Imaginemos qué pasaría con cualquier medicamento, tecnología o intervención sanitaria que consiguiera una tasa de reducción de la mortalidad de hasta un 30%, como ha demostrado conseguir la longitudinalidad. Las multinacionales se apresurarían a patentarlo y posicionarlo en el mercado. Sería portada en todos los medios. Sirva de ejemplo lo que pasa con medicamentos que producen un mínimo resultado clínico, con significación estadística en el límite y escasos estudios de calidad. Como señala Sergio Minué, «la relación estable y cotidiana (entre el médico de familia y sus pacientes) forma más parte del reino de la literatura que de la medicina, y no atrae la atención de los grandes comunicadores ni parece moderno alabar en demasía instrumentos no mediados por patentes»11.
La AP, a diferencia de los medicamentos y los avances tecnológicos, no juega en la liga del mercado porque no genera beneficios económicos relevantes ni contribuye al consumismo sanitario. Una de sus principales ventajas es, precisamente, que promueve el uso racional de fármacos y pruebas diagnósticas, evitando intervenciones innecesarias12. Por tanto, el óptimo funcionamiento de la AP no interesa al sistema financiero. Aunque la AP construye una sociedad más saludable, el valor que aporta —promoción de la salud, prevención de la enfermedad, diagnóstico temprano, utilización prudente de fármacos— está invisibilizado y no cotiza en bolsa. Esta realidad ha contribuido a una progresiva desfinanciación de la AP en los últimos 15 años13.

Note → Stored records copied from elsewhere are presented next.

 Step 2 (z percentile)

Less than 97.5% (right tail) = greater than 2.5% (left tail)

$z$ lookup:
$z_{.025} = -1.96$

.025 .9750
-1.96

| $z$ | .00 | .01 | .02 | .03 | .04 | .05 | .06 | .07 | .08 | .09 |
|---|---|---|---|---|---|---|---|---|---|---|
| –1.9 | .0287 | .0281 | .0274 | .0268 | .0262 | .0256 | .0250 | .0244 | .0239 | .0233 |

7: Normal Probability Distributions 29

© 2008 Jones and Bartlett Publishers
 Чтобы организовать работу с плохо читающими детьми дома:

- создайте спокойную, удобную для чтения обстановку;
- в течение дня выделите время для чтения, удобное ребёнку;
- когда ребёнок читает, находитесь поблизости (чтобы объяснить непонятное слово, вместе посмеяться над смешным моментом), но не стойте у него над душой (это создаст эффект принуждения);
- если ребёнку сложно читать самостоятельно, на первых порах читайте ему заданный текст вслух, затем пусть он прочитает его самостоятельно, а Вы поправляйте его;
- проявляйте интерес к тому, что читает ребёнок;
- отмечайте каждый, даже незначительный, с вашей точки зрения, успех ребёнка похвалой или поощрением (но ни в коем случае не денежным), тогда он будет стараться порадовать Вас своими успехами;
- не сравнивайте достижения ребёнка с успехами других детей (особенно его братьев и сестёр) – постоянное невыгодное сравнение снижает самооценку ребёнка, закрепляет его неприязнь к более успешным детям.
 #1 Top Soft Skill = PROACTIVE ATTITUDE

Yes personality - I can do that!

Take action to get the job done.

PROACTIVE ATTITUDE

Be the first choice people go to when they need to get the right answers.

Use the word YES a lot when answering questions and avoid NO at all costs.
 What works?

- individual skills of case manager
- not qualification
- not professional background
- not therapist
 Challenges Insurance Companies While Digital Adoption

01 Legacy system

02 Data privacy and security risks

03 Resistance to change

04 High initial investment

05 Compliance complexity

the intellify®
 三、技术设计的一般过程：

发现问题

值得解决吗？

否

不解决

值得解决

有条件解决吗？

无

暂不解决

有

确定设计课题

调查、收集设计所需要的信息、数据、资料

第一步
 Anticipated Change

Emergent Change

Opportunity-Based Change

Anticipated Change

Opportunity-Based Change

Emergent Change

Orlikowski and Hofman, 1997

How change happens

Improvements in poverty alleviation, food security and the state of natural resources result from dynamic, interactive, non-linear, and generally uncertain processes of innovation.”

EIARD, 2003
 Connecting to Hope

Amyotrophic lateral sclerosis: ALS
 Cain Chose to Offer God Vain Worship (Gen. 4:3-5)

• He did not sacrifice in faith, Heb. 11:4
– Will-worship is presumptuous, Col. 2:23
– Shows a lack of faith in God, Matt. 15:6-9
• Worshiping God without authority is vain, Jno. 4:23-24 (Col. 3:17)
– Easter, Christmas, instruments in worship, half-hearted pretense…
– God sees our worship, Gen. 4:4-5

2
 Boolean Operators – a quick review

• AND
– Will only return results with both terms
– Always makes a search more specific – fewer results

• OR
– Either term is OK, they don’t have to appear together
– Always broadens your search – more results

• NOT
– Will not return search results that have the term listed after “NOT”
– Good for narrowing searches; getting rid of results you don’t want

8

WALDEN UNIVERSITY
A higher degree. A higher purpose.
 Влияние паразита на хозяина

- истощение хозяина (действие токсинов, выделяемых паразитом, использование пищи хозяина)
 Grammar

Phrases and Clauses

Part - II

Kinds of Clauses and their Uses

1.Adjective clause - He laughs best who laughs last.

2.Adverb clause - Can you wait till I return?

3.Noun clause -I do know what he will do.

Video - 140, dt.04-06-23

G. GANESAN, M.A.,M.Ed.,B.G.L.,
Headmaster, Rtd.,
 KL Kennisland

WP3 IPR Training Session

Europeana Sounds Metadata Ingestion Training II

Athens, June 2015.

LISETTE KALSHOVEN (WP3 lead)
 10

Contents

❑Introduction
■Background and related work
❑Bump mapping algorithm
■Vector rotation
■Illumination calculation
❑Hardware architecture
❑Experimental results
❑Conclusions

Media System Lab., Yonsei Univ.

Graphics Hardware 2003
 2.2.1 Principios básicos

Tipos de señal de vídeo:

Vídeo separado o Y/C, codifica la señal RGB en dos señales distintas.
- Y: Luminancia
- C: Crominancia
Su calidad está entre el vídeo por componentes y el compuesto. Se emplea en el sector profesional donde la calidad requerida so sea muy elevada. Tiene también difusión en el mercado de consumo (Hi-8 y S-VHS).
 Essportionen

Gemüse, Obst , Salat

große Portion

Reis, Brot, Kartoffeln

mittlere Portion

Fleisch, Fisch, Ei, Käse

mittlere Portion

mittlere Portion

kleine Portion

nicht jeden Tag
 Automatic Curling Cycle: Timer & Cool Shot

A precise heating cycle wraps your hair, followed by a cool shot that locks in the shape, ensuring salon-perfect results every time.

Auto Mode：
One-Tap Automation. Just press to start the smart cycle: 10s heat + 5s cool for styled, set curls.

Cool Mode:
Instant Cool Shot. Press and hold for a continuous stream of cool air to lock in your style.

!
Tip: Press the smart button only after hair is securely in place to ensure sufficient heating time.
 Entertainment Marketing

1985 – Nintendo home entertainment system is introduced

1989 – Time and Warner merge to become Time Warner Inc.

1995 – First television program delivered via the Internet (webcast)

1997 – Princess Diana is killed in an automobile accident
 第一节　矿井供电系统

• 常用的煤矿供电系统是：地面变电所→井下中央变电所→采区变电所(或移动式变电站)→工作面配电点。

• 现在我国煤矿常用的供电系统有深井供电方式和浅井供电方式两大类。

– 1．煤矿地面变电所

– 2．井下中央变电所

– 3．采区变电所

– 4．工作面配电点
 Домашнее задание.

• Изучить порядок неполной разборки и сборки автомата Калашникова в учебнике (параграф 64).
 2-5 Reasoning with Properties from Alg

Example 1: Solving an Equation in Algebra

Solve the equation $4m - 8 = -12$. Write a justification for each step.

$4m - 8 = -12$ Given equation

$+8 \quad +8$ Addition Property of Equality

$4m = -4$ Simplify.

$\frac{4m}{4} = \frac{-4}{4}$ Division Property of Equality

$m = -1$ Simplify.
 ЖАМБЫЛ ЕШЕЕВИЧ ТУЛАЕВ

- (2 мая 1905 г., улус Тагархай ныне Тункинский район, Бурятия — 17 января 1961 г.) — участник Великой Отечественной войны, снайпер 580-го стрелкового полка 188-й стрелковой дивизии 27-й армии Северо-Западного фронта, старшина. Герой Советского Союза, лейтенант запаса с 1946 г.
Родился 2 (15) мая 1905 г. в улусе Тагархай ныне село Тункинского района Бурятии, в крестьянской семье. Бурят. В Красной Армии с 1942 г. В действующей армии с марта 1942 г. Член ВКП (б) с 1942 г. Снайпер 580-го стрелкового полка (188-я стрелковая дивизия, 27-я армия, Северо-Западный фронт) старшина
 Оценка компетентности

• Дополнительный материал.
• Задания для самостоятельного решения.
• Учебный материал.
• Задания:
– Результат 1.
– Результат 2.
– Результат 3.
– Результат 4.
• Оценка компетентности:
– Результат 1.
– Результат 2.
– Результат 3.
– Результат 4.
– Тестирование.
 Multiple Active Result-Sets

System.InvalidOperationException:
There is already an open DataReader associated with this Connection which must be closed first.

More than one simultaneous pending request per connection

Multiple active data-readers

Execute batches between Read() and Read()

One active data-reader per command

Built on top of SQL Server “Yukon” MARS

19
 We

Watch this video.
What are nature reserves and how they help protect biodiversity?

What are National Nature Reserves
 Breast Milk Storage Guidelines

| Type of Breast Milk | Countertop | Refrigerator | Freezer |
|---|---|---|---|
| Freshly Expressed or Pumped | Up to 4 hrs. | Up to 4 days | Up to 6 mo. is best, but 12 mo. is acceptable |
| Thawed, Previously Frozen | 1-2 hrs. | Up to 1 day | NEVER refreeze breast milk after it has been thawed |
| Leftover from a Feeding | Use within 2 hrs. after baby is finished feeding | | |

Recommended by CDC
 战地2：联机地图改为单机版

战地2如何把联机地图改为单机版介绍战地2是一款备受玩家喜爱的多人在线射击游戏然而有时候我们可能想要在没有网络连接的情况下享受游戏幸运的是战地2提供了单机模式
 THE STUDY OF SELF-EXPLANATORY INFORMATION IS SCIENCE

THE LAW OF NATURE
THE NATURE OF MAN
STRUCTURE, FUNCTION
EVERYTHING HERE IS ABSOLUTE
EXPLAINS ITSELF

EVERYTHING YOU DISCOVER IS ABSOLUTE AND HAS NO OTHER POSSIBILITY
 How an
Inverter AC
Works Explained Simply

El progresivo debilitamiento inversor y la falta de reconocimiento del primer nivel asistencial se traducen en escasez de recursos técnicos y humanos, precariedad en el empleo e insuficiente relevo generacional. Las condiciones de trabajo cada vez más exigentes, con agendas de rebosamiento y menos tiempo de atención por paciente —la principal herramienta diagnóstica y terapéutica en AP es el tiempo—, hacen peligrar el lado más humano de la asistencia sanitaria y menoscaban las ventajas de la longitudinalidad. Estas consecuencias afectan más a quienes más se benefician de la longitudinalidad y continuidad asistencial: los pacientes de edad avanzada, con mayor carga de enfermedades y tratamientos crónicos, y las personas con menos recursos económicos, convirtiéndose así el propio sistema sanitario en un factor generador de inequidades en salud.
La situación actual es tan preocupante que el Foro de Atención Primaria, compuesto por ocho entidades y sociedades científicas, ha advertido sobre el riesgo de desaparición de la AP si no se toman medidas para fortalecerla con carácter urgente14.
Las soluciones son bien conocidas y están sobradamente documentadas13,15,16. No hacen falta más palabras ni promesas, solo financiación. Asignar a la AP el presupuesto necesario para que pueda continuar aportando al sistema y a la sociedad lo que solamente la AP puede aportar: una atención accesible, cercana, humana, integral, longitudinal y continuada a lo largo de toda la vida del paciente.